Atezolizumab Combined With Chemotherapy in Extensive Stage SCLC

NCT ID: NCT04920981

Last Updated: 2024-11-07

Basic Information

• Recruitment Status: COMPLETED
• Total Enrollment: 518 participants
• Study Classification: OBSERVATIONAL
• Study Start Date: 2021-02-02
• Study Completion Date: 2024-09-01

Brief Summary

CLINATEZO cohort will evaluate overall survival, real world progression-free survival, best response and duration of treatment in patients with advanced, metastatic Small Cell Lung Cancer (SCLC) who received atezolizumab combined with chemotherapy part of the French Early Access Program (ATU). Subsequent treatments (treatment delivered immediately after treatment with atezolizumab and chemotherapy) will be recorded. Those outcomes will be correlated to clinical, pathological, and radiological characteristics of patients.

Detailed Description

Standard-of-care first-line treatment for advanced, metastatic Small Cell Lung Cancer is platinum chemotherapy (carboplatin or cisplatin) with etoposide. Despite response rates of 60 to 65%, limited progress has been made in more than two decades; outcomes remain poor, with a median overall survival of approximately 10 months.
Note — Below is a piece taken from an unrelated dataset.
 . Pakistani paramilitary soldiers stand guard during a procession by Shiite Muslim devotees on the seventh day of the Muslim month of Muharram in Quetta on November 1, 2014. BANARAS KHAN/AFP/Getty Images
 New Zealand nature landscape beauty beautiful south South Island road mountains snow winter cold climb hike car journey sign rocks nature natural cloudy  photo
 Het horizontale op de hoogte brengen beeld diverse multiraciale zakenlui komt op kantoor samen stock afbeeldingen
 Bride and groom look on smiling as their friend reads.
Small cell lung cancer has a high mutation burden, which suggests that these tumors may be immunogenic and could respond to immune-checkpoint inhibitors.

Atezolizumab is a humanized monoclonal anti-programmed death ligand 1 (PD-L1) antibody that inhibits PD-L1-programmed death 1 (PD-1) and PD-L1-B7-1 signaling and restores tumor-specific T-cell immunity.
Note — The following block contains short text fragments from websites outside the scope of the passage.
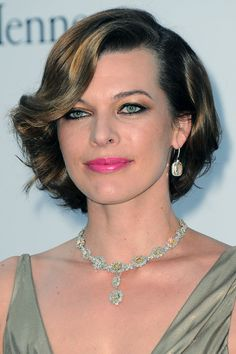 Milla Jovovich swaps red lipstick for a cheerful pink shade for her red carpet look. We love the bronzed smoky eye make-up and subtly sun-kissed cheeks. Celebrity Gallery, Celebrity Photos, World Most Beautiful Woman, Teresa Palmer, Milla Jovovich, Gorgeous Eyes, Jessica Chastain, Charlize Theron, Nicole Kidman
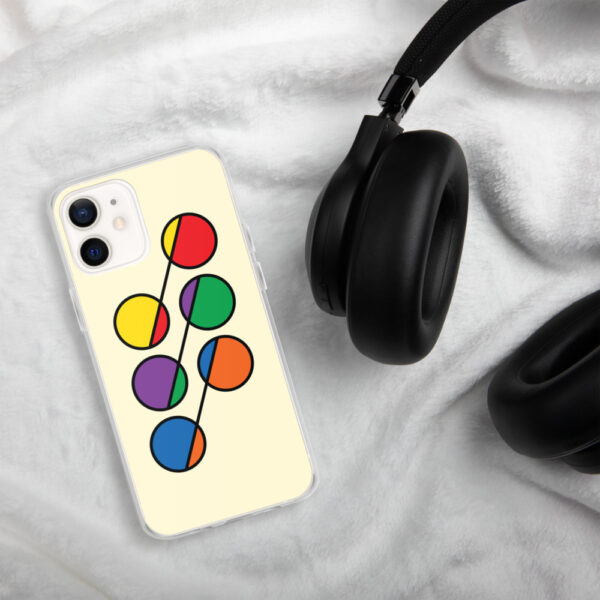iphone case that has six colorful circles in rainbow colors on a yellow background sitting next to headphones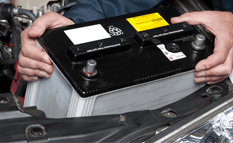 car battery being installed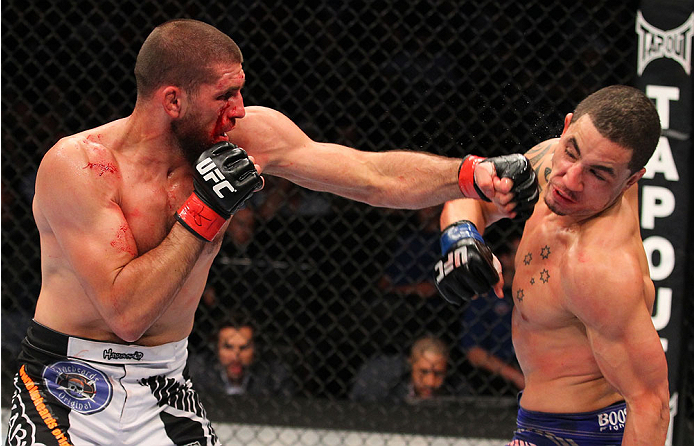 INDIANAPOLIS, IN - AUGUST 28:  (L-R) Court McGee punches Robert Whittaker in their welterweight fight during the UFC on FOX Sports 1 event at Bankers Life Fieldhouse on August 28, 2013 in Indianapolis, Indiana. (Photo by Ed Mulholland/Zuffa LLC/Zuffa LLC via Getty Images)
The addition of atezolizumab to chemotherapy in the first-line treatment of advanced, metastatic Small Cell Lung Cancer has been granted access for patients in France part of an Early access program (ATU), in May 2019.

Conditions

Small Cell Lung Cancer

Study Design

• Observational Model Type: COHORT
• Study Time Perspective: RETROSPECTIVE

Interventions

atezolizumab

observational

Intervention Type: OTHER

Eligibility Criteria

Inclusion Criteria

• Patients with histologically or cytologically confirmed extensive stage Small Cell Lung Cancer at time of initiation of treatment with atezolizumab and chemotherapy.
• Patients who were informed about the study and accepted for their data to be collected.
• Patients who received at least one dose of treatment with atezolizumab and chemotherapy as part of the French Early Access Program (ATU program) and have been accepted within this ATU program
• Selection period spans from May 6th 2019 until January 31st 2020 for initiation of treatment with atezolizumab and chemotherapy.

Exclusion Criteria

• Patients enrolled in a clinical trial assessing treatment with a combination of atezolizumab and chemotherapy. (ATU was granted to patients unable to meet eligibility criteria for on-going recruiting trials, unable to participate to other clinical trials, or because other medical interventions were not considered appropriate or acceptable).
• Patients who were included in the French Early Access Program (ATU program) but did not receive any atezolizumab and chemotherapy treatment.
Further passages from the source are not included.